Choosing your dataset
Depending on your selected algorithm or scheme, you may also require a dataset. Many quantization algorithms, such as GPTQ, AWQ, SmoothQuant, and AutoRound, require a calibration dataset to analyze activation patterns and optimize weight transformations. This dataset helps the algorithm identify which weights and activations are most critical to preserve during compression. LLM Compressor also supports many datasets from the Hugging Face Datasets library, making it easy to find a suitable dataset for calibration.
Algorithms requiring datasets
- AWQ
- GPTQ
- AutoRound
- SmoothQuant
Info
RTN (Round-to-Nearest) quantization is data-free and can compress models without any calibration dataset. However, calibration-based methods typically achieve better accuracy recovery, especially at lower bit-widths.
Schemes requiring datasets
Quantization schemes where activations are quantized non-dynamically (i.e the scales to quantize the activations are not determined during inference time) will also require a dataset.
These Include: - NVFP4: Data is required to calibrate the activation scales, allowing quantization of the activatins to FP4 during inference - Static-Per Tensor Activation Quantization: Commonly used with FP8 and INT8 weight quantization, if you are targeting a static-per tensor scheme for activation quantization, data is required to calibrate a single scale which enables quantization of the activations to 8 bits during inference
Key considerations
When selecting a calibration dataset, consider the following factors:
Domain alignment
The calibration dataset should be representative of your target use case.

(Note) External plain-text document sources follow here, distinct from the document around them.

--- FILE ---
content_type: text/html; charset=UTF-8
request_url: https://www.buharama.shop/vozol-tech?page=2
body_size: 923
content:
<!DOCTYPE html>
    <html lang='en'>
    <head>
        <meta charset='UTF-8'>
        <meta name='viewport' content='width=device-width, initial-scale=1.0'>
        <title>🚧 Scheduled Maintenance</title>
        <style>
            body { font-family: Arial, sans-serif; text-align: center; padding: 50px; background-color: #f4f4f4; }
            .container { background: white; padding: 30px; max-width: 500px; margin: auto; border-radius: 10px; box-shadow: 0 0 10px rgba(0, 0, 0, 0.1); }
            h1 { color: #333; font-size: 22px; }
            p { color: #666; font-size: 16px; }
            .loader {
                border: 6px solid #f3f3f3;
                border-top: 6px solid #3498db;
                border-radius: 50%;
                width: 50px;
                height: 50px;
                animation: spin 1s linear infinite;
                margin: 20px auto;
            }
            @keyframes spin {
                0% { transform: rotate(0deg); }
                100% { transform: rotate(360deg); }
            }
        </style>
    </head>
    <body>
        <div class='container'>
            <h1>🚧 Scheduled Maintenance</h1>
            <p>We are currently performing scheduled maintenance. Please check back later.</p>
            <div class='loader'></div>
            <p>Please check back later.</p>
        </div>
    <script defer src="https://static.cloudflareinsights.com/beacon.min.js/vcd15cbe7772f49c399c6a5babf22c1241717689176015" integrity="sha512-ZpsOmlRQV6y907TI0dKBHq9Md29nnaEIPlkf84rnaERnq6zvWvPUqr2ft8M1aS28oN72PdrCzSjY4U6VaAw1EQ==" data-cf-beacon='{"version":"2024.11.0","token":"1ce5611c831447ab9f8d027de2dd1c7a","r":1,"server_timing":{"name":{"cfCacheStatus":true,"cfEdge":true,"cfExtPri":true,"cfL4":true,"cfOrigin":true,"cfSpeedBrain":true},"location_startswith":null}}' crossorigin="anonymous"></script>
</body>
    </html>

For general-purpose language models, common choices include:
- General text datasets: WikiText or C4 for broad language understanding
- Instruction-tuning data: UltraChat for instruction-following models
- Domain-specific data: E.g. code datasets for coding models
Some popular datasets include:
| Dataset | Best for | Description |
|---|---|---|
ultrachat-200k | Instruction-following models | High-quality conversational data for chat and assistant models |
open-platypus | General instruction models | Diverse instruction-following examples |
wikitext-2-raw-v1 | General language models | Clean Wikipedia text for broad language understanding |
c4 | General pre-training | Large-scale web text for general-purpose models |
Dataset size
Most calibration algorithms work well with relatively small datasets:
- Typical range: 128-512 samples is sufficient for most models
- Trade-off: More samples improve representation but increase compression time
- Recommendation: Start with 128-256 samples; increase if accuracy recovery is insufficient
LLM Compressor makes it easy to use popular calibration datasets from Hugging Face by providing access to processed datasets. Users only need to pass in a string with the dataset name or a supported dataset. Begin with a standard dataset like ultrachat-200k, then iterate if needed. Alternatively, you can use your own custom dataset and pass in the dataset object into LLM Compressor for calibration as well.
LLM Compressor provides easy access to popular calibration datasets from Hugging Face. For supported datasets, simply pass the dataset name as a string (e.g., ultrachat-200k). Start with a standard dataset and iterate as needed. You can also use custom datasets by passing a dataset object directly to LLM Compressor for calibration.